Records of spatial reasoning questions
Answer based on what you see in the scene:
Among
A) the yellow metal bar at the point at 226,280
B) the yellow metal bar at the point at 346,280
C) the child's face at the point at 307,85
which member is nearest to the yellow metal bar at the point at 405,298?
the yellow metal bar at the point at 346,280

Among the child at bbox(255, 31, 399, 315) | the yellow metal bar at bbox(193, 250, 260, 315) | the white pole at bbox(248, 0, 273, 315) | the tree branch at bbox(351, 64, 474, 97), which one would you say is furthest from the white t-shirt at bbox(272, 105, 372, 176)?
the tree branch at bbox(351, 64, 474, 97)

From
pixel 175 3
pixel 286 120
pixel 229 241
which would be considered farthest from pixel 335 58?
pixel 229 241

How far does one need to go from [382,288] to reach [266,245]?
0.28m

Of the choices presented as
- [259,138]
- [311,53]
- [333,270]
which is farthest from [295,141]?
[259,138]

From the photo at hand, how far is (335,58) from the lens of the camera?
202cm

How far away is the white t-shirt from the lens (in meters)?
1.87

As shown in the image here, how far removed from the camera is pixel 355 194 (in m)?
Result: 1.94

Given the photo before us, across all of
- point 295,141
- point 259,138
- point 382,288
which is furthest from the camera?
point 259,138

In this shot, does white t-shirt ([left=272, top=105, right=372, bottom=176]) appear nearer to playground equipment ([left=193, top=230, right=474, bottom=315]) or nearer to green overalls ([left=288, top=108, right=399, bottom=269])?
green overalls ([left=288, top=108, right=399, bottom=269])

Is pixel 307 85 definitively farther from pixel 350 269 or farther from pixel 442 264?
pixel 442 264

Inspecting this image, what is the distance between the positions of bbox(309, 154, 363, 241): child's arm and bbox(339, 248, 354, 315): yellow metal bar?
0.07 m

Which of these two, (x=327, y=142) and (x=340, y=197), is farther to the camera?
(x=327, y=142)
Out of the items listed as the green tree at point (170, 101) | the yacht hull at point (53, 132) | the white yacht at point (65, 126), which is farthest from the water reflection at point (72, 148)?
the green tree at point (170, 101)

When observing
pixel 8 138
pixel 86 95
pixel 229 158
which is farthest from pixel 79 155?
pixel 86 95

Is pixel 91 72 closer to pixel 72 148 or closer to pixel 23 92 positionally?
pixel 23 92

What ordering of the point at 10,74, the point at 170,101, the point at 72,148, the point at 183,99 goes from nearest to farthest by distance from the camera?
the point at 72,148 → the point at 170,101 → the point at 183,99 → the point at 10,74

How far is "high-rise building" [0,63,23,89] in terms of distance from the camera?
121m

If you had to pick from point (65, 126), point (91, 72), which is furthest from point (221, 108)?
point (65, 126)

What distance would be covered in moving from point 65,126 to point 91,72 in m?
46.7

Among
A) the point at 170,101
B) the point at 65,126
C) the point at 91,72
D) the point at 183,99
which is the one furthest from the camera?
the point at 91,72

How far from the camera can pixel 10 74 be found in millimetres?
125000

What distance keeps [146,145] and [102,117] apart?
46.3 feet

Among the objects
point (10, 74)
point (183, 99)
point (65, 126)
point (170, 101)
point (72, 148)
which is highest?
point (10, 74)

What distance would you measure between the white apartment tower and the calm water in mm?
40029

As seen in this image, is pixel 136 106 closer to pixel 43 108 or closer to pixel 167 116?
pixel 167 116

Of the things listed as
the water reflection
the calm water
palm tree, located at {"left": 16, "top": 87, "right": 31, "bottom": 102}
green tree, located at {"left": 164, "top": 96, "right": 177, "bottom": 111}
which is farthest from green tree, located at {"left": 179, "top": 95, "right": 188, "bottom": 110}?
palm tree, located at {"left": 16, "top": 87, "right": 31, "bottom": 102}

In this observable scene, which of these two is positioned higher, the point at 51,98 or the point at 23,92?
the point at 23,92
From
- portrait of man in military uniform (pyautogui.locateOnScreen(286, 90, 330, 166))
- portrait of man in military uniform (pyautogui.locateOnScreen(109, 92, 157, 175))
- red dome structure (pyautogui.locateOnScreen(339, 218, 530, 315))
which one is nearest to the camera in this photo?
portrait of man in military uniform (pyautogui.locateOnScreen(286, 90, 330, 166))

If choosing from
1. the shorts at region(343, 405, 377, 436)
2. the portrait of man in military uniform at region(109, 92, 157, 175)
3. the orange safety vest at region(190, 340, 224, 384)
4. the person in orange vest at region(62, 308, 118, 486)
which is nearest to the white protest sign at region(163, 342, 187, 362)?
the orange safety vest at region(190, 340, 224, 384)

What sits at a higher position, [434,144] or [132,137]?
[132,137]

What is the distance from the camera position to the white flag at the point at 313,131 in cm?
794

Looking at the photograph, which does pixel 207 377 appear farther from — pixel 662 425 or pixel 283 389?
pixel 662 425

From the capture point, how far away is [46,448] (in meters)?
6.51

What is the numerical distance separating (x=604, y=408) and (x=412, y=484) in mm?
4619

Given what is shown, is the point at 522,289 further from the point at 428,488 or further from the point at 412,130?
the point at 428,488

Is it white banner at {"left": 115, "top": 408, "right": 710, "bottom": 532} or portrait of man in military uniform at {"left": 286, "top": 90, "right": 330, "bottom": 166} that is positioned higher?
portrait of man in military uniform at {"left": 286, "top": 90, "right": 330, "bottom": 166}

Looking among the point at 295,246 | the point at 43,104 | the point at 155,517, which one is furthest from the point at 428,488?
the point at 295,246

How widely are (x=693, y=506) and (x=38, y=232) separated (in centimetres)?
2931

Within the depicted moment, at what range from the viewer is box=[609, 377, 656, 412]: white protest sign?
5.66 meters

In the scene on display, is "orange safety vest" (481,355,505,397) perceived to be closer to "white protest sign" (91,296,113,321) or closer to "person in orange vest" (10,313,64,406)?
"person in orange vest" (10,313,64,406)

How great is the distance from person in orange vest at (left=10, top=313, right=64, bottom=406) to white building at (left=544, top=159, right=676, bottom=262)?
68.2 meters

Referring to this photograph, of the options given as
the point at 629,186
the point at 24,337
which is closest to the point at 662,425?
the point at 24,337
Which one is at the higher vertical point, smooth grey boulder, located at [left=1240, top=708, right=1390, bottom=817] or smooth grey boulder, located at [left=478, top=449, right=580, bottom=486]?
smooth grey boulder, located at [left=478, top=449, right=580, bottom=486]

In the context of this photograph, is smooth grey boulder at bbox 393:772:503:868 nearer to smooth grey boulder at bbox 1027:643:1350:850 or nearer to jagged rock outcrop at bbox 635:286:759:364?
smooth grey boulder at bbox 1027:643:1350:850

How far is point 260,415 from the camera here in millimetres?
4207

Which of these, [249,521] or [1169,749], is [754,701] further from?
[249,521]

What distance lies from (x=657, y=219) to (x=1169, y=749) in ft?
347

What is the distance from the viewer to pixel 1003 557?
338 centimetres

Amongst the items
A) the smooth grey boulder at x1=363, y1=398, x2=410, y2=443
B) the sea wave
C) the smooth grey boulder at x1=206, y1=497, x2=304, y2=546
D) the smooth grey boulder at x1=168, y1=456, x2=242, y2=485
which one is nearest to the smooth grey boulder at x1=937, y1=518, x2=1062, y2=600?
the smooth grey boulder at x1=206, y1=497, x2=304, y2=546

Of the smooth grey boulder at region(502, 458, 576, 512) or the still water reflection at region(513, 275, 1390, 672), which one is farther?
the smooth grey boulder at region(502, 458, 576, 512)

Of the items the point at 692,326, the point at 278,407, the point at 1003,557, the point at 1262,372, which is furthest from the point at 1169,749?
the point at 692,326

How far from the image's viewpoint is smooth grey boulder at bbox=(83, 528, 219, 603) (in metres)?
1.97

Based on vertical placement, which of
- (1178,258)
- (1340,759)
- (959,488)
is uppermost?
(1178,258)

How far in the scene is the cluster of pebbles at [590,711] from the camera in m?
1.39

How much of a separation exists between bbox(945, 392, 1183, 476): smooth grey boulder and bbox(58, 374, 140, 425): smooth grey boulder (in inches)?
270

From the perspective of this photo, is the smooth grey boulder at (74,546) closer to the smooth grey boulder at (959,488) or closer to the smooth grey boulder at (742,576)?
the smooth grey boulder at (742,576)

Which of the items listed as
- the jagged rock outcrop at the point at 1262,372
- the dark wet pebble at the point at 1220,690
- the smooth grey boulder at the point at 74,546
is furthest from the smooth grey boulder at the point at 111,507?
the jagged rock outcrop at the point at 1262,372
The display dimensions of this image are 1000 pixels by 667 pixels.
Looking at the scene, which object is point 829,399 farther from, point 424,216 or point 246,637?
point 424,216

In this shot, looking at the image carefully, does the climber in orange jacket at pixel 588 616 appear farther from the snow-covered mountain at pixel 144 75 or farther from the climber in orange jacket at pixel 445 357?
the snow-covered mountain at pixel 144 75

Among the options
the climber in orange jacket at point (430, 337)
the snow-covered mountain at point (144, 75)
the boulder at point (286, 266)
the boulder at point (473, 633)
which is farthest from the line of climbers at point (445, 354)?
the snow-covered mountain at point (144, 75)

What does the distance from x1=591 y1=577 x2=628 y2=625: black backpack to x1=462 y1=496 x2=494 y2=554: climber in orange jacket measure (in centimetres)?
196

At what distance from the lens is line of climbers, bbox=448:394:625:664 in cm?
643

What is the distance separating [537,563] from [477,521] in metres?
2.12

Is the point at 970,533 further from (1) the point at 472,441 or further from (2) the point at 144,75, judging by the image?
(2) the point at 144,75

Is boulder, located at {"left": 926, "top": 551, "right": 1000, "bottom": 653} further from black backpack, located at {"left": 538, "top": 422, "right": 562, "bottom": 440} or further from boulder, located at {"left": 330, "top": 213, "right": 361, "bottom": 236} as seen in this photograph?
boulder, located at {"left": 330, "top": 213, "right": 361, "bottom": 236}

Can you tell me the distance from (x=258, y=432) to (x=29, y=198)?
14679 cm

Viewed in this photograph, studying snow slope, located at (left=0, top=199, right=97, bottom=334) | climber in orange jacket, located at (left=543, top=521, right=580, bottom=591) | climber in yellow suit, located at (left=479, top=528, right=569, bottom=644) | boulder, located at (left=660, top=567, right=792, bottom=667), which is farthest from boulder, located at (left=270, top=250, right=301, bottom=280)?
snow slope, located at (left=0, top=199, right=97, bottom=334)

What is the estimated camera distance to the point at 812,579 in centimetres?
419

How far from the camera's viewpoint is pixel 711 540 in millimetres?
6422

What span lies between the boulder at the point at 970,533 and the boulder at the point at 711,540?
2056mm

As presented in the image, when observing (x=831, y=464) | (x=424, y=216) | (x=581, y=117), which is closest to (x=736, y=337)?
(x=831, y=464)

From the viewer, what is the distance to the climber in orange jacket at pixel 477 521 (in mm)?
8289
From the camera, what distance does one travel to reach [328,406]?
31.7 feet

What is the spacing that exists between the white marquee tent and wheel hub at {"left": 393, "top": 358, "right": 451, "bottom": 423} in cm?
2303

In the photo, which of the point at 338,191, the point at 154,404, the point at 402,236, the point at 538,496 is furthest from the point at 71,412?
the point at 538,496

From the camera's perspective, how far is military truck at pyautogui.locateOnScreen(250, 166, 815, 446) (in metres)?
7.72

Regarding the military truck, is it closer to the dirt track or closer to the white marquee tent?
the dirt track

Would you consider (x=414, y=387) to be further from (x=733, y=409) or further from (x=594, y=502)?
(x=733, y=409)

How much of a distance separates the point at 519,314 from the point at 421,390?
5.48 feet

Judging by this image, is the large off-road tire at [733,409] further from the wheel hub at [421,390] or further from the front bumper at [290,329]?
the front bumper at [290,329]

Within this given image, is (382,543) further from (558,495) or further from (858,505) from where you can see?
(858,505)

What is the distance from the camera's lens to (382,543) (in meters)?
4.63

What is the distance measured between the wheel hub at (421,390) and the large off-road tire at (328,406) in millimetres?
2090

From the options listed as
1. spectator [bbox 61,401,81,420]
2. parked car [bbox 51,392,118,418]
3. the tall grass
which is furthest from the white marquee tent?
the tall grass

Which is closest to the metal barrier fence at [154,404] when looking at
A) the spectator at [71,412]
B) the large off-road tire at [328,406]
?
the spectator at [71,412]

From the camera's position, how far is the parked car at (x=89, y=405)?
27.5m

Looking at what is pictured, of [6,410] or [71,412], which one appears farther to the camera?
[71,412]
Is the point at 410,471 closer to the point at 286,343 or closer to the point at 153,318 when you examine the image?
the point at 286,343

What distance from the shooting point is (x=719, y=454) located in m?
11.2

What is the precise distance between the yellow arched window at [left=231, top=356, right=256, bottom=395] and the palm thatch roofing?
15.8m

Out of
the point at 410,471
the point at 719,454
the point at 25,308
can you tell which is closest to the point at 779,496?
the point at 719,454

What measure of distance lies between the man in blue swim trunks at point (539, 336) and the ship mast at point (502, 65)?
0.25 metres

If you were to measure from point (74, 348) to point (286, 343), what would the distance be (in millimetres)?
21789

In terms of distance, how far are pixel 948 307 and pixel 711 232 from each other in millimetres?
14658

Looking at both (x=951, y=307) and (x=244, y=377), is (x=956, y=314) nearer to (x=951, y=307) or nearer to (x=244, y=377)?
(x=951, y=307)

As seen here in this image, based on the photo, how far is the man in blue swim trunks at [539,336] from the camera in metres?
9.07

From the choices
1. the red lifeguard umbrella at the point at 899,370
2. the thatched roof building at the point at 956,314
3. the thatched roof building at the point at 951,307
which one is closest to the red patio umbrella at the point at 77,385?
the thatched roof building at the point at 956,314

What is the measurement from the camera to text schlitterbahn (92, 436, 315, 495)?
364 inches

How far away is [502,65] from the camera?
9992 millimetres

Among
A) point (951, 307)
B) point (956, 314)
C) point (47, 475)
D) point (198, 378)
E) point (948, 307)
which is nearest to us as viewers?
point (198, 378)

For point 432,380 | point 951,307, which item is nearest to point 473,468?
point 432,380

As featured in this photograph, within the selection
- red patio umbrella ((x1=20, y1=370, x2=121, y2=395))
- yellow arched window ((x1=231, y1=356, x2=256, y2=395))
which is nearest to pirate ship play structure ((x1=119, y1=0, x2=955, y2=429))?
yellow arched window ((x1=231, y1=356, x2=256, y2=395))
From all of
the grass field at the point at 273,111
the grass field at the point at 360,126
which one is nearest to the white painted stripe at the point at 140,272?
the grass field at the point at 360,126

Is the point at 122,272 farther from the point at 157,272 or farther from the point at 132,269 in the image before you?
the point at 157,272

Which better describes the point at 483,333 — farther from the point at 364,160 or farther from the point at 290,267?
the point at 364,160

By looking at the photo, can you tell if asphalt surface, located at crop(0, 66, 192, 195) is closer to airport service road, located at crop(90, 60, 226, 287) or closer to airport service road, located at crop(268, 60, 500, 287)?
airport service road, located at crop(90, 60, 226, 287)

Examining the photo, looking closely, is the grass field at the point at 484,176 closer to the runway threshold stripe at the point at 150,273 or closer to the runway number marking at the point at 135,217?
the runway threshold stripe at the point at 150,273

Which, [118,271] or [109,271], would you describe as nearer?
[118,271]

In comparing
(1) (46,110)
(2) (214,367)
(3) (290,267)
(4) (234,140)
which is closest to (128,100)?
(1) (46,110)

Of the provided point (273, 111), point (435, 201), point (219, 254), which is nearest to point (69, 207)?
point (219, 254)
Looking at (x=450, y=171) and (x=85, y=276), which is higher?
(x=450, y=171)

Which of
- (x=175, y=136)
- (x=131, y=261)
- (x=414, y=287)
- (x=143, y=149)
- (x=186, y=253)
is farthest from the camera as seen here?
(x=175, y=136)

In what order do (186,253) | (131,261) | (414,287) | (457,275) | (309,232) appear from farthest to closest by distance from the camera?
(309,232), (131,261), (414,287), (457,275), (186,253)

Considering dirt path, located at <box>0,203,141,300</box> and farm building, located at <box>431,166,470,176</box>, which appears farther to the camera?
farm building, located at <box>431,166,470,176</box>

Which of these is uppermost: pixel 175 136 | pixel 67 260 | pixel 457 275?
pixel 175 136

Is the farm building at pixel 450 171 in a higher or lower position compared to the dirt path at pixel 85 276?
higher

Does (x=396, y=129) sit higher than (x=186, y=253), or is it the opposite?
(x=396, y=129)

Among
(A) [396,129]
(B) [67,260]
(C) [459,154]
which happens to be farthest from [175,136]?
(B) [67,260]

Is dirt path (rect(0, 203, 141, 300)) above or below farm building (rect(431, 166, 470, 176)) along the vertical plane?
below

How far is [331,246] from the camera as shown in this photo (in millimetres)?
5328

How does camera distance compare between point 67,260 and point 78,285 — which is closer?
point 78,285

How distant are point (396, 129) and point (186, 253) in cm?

Set task
Emit verbatim the lines running from the one with "Considering dirt path, located" through the last line of the data, both endpoints inclusive.

Exercise result
Considering dirt path, located at <box>0,203,141,300</box> and farm building, located at <box>431,166,470,176</box>, which appears farther to the camera?
farm building, located at <box>431,166,470,176</box>

Which of these is uppermost: pixel 175 136 | pixel 67 260 | pixel 457 275?
pixel 175 136

Is the farm building at pixel 450 171 in a higher or lower position compared to the dirt path at pixel 85 276?
higher

Does (x=396, y=129) sit higher than (x=186, y=253), or is it the opposite?
(x=396, y=129)

Among
(A) [396,129]
(B) [67,260]
(C) [459,154]
which happens to be farthest from [175,136]?
(B) [67,260]

Is dirt path (rect(0, 203, 141, 300)) above or below farm building (rect(431, 166, 470, 176)) along the vertical plane?
below

How far is [331,246] from the camera as shown in this photo (in millimetres)?
5328

How does camera distance compare between point 67,260 and point 78,285 — which is closer?
point 78,285

How distant are point (396, 129) and point (186, 253) in cm?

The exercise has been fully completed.